問題文 1 ->
働き方改革の調査記事のうち、「HR総研:「働き方改革」への」を含む箇所から書き写し、「いない面もある。(サービス)」まで写したら止めてください。
□ □ □ □ □ □ □
HR総研:「働き方改革」への取り組み実態調査【4】「働き方改革の進め方」と「多様な働き方」

「多様な働き方」を推進する方向性だが課題も多い

「多様な働き方」の推進についてお考えを聞いたところ、数多くの皆様が真剣にお答えくださった。全てご紹介できないのが残念だが、代表的なご意見をここにご紹介しよう。

■現状の壁あり
・製造業であるがために生産の現場は在宅勤務ができない。そのため不公平感が出ることを懸念して導入に踏み切れない。(メーカー)
・部署や業務内容によっては、フレックス制が可能だと思うが、それができない部署との不公平感ある。(サービス)
・弊社は小売業なので店舗スタッフの労働環境はデベロッパーの規程に順ずる状態なので、働き方を柔軟にしたくとも一筋縄ではいかない。デベロッパーをも巻き込んだ施策が必要だと感じている。(メーカー・販売)
・推進すべきだが、現行のルール、お客様の都合などを合わせると、すべて叶えない「壁」があるのが今後の課題。幹部自身がダイバーシティについていけていない面もある。(サービス)
・ワークシェアリングや時短勤務など正社員がその様々な人生のフェーズの中で選べることは非常に魅力的だが、会社としては、空いた穴をどう埋めるか、周りの従業員の理解など実際に起こった時には非常に悩ましい。(サービス)

■リスクあり
・在宅勤務やテレワークは結果として長時間労働につながるリスクを含んでいると感じている。多くのフリーランスや個人経営者が長時間労働になりがちなのと同じ理由。しっかりとした環境や組織がなければやるべきではないと思う。労働環境が見えないために、過剰な負荷がかかる危険性がある。

■個人・管理職の力量
・社員個人で自律できるかどうかの見極めが重要(マスコミ・コンサル)
・個人個人の業務内容についての共有意識を高めることが必要。それによって協力関係が高まり業務の代替がある程度可能な体制を確立することが重要。(サービス)

■トップダウン
・文化はなかなか変わらないため、トップダウンで制度など実施すべきだと思う。
・多様な働き方は、実際に幹部・管理者自身が取り組んでみないと進まない。強制的な在宅勤務デーの設定など、まずは経験することが必要。(情報・通信)
□ □ □ □ □ □ □
問題文 2 ->
記録の中から「there」という語を含む行をすべて見つけて、一行ずつ書き出してください。
□ □ □ □ □ □ □
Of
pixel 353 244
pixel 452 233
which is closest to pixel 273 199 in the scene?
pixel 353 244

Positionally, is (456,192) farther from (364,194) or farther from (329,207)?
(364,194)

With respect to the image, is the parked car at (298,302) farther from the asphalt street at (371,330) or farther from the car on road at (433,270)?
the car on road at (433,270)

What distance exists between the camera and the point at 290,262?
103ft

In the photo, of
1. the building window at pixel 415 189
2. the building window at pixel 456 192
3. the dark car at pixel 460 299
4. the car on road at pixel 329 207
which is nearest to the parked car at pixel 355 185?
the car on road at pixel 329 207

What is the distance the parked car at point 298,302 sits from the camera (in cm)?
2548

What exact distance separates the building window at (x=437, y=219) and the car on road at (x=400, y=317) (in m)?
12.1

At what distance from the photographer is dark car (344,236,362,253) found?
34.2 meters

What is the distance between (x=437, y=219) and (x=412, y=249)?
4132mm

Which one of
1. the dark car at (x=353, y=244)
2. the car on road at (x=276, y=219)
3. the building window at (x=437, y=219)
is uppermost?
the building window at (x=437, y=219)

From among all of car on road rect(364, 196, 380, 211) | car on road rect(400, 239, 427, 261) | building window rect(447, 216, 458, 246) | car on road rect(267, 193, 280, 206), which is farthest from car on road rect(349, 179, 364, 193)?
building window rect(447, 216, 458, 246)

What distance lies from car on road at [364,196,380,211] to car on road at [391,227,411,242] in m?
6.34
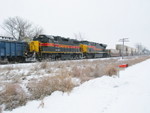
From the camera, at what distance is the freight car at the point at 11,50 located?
1582 centimetres

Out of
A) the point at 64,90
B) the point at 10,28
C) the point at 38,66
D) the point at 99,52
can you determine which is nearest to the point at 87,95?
the point at 64,90

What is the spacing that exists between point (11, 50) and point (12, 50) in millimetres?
138

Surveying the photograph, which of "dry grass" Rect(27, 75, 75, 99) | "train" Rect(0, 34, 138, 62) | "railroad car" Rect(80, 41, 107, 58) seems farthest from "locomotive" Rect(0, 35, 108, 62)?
"dry grass" Rect(27, 75, 75, 99)

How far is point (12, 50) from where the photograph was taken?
1667 cm

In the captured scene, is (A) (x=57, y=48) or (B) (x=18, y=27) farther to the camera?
(B) (x=18, y=27)

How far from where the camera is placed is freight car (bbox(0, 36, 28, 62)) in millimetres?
15820

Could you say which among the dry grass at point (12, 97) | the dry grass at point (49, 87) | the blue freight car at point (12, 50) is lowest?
the dry grass at point (12, 97)

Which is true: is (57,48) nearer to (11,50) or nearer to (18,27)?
(11,50)

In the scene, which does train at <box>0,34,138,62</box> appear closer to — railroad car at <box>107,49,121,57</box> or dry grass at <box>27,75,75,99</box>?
dry grass at <box>27,75,75,99</box>

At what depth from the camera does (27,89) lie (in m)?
5.37

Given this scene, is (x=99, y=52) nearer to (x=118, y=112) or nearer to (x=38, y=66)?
(x=38, y=66)

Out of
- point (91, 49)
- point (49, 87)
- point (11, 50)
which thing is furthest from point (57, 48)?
point (49, 87)

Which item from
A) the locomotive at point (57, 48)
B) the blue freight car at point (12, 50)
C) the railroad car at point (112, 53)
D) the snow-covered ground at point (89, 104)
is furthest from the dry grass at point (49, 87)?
the railroad car at point (112, 53)

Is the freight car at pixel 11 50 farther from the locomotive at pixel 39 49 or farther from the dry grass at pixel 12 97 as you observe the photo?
the dry grass at pixel 12 97
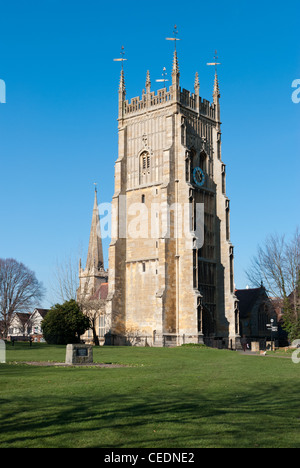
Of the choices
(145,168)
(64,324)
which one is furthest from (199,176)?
(64,324)

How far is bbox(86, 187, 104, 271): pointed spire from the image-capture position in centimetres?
8994

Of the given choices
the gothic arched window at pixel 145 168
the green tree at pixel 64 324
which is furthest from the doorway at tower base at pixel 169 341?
Answer: the gothic arched window at pixel 145 168

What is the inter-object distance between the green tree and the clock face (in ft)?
57.1

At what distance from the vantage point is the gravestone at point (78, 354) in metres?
23.7

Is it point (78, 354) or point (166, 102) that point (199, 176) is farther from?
point (78, 354)

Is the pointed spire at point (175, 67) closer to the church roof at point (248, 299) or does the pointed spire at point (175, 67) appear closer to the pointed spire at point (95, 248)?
the church roof at point (248, 299)

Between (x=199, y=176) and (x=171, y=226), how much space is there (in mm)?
7891

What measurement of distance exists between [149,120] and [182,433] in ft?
159

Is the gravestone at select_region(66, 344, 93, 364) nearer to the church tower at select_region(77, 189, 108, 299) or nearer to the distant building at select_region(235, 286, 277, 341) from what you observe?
the distant building at select_region(235, 286, 277, 341)

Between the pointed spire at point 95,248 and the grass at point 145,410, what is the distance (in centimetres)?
7098

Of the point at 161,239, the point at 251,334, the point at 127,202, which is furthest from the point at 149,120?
the point at 251,334

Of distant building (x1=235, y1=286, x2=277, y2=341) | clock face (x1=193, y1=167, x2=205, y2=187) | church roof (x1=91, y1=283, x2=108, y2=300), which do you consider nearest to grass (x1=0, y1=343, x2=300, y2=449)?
clock face (x1=193, y1=167, x2=205, y2=187)

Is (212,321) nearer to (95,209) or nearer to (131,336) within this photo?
(131,336)

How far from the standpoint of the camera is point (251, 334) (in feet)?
228
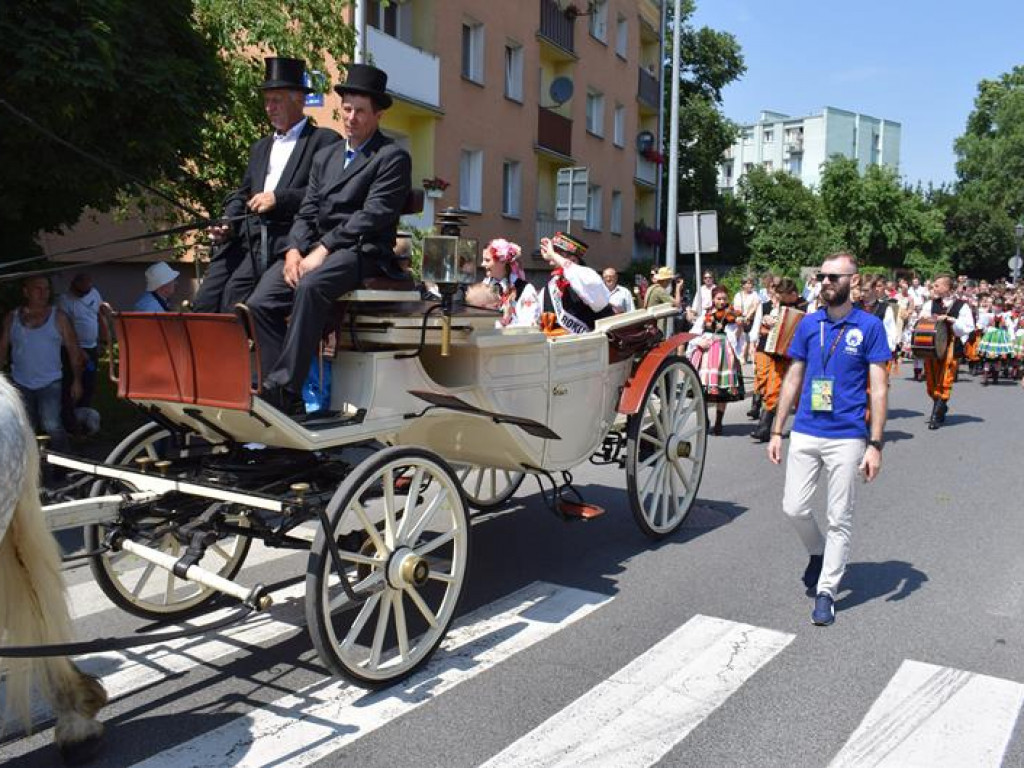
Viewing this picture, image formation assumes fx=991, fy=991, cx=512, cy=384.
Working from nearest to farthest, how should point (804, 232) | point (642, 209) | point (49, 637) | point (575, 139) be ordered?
point (49, 637), point (575, 139), point (642, 209), point (804, 232)

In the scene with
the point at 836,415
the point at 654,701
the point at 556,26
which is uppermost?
the point at 556,26

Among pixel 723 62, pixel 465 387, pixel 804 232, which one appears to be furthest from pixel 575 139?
pixel 465 387

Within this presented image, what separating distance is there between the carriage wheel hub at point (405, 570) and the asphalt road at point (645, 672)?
434mm

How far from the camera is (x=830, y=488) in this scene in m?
5.16

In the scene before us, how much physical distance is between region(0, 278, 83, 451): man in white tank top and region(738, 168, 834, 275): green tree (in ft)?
125

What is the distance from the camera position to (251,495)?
3875 mm

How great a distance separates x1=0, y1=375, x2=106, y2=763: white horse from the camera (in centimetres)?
306

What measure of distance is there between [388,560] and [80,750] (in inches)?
51.1

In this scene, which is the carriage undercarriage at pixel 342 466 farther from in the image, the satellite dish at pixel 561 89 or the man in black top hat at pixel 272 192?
the satellite dish at pixel 561 89

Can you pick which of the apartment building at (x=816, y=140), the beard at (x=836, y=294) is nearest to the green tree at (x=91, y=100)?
the beard at (x=836, y=294)

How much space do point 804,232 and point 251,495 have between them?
Answer: 44.0 meters

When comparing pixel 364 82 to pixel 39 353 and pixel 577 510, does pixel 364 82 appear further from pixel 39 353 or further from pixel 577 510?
pixel 39 353

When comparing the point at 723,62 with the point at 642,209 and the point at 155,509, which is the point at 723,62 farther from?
the point at 155,509

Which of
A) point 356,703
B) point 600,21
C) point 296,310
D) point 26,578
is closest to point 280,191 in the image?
point 296,310
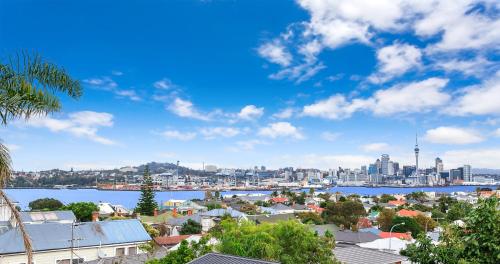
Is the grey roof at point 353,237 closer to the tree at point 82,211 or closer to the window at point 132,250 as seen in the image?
the window at point 132,250

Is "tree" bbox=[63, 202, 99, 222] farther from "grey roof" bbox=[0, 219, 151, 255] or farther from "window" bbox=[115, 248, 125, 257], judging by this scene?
"window" bbox=[115, 248, 125, 257]

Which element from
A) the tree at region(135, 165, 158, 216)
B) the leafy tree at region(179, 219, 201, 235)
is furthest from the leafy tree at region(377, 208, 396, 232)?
the tree at region(135, 165, 158, 216)

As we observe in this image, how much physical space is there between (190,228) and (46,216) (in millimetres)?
15534

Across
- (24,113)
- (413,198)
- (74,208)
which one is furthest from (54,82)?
(413,198)

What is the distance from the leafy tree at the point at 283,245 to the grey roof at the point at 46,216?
20.8m

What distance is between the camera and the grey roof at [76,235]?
A: 25.1 m

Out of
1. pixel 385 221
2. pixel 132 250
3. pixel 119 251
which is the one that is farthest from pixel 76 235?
pixel 385 221

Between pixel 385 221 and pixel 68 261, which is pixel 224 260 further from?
pixel 385 221

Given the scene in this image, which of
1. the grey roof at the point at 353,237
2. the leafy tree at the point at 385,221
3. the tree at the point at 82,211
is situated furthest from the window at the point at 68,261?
the leafy tree at the point at 385,221

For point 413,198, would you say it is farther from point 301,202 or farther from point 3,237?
point 3,237

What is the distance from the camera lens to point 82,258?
1055 inches

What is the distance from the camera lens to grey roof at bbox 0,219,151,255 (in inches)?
987

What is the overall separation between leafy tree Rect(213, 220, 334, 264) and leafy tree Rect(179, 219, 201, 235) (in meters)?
27.2

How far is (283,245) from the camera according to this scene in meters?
21.3
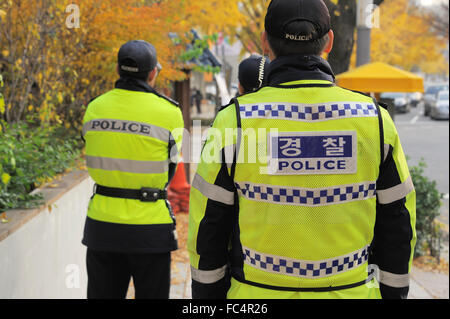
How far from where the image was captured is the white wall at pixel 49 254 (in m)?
3.14

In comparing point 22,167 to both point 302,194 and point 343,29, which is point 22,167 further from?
point 343,29

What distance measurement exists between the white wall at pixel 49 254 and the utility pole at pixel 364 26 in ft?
13.6

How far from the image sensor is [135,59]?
343 centimetres

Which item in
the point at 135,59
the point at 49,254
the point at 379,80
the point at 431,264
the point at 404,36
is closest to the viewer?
the point at 135,59

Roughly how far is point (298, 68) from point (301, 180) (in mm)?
411

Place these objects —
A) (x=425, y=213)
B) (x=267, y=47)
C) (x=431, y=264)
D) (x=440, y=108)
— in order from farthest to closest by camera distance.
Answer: (x=440, y=108)
(x=425, y=213)
(x=431, y=264)
(x=267, y=47)

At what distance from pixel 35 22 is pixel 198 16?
15.2 feet

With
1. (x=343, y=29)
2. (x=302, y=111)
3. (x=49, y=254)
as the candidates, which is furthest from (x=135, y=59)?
(x=343, y=29)

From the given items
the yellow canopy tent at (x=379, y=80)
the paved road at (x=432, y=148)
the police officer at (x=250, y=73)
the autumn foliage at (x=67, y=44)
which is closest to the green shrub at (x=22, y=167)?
the autumn foliage at (x=67, y=44)

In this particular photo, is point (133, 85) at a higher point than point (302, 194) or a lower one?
higher

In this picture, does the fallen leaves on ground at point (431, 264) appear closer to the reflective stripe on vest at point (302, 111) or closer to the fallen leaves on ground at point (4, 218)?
the fallen leaves on ground at point (4, 218)

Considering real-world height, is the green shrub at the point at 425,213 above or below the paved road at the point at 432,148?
above

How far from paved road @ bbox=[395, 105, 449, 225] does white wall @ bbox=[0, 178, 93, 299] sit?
725 cm
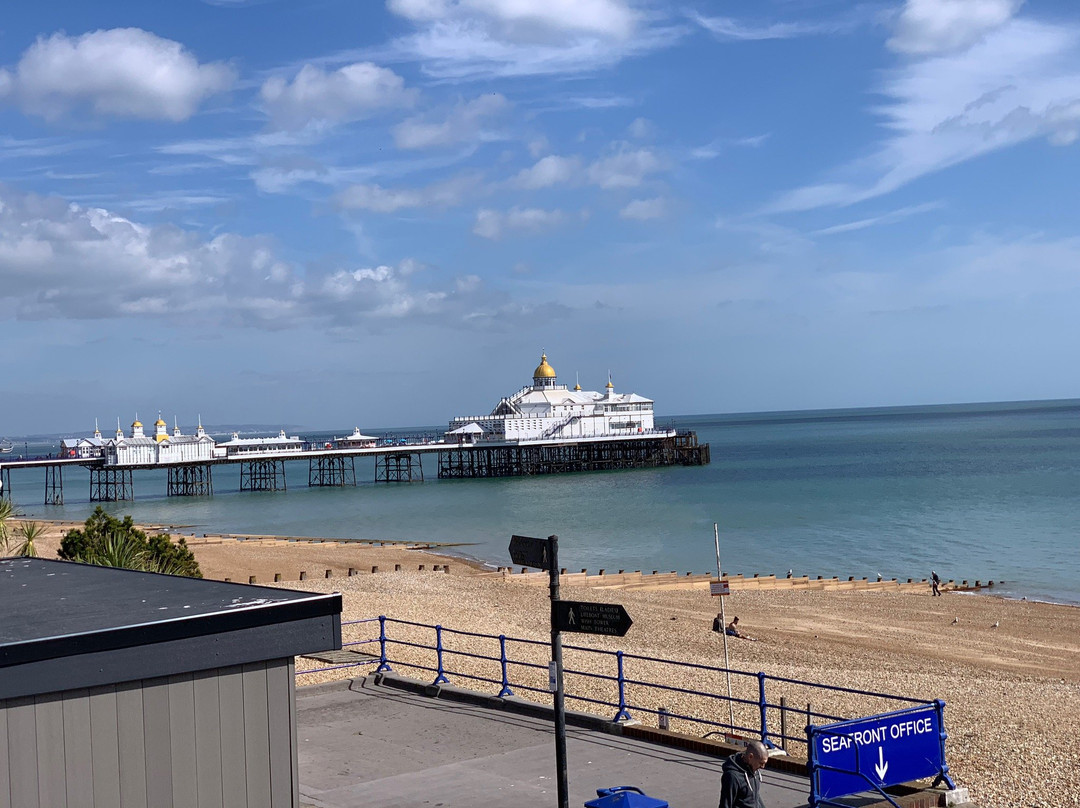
□ □ □ □ □ □ □
回答 1 ->
HR総研:「働き方改革」への取り組み実態調査【4】「働き方改革の進め方」と「多様な働き方」

「多様な働き方」を推進する方向性だが課題も多い

「多様な働き方」の推進についてお考えを聞いたところ、数多くの皆様が真剣にお答えくださった。全てご紹介できないのが残念だが、代表的なご意見をここにご紹介しよう。

■現状の壁あり
・製造業であるがために生産の現場は在宅勤務ができない。そのため不公平感が出ることを懸念して導入に踏み切れない。(メーカー)
・部署や業務内容によっては、フレックス制が可能だと思うが、それができない部署との不公平感ある。(サービス)
・弊社は小売業なので店舗スタッフの労働環境はデベロッパーの規程に順ずる状態なので、働き方を柔軟にしたくとも一筋縄ではいかない。デベロッパーをも巻き込んだ施策が必要だと感じている。(メーカー・販売)
・推進すべきだが、現行のルール、お客様の都合などを合わせると、すべて叶えない「壁」があるのが今後の課題。幹部自身がダイバーシティについていけていない面もある。(サービス)

回答 2 ->
Between (x=199, y=176) and (x=171, y=226), how much space is there (in mm)?
Within this presented image, what separating distance is there between the carriage wheel hub at point (405, 570) and the asphalt road at point (645, 672)?
What measure of distance is there between [388,560] and [80,750] (in inches)?
As we observe in this image, how much physical space is there between (190,228) and (46,216) (in millimetres)?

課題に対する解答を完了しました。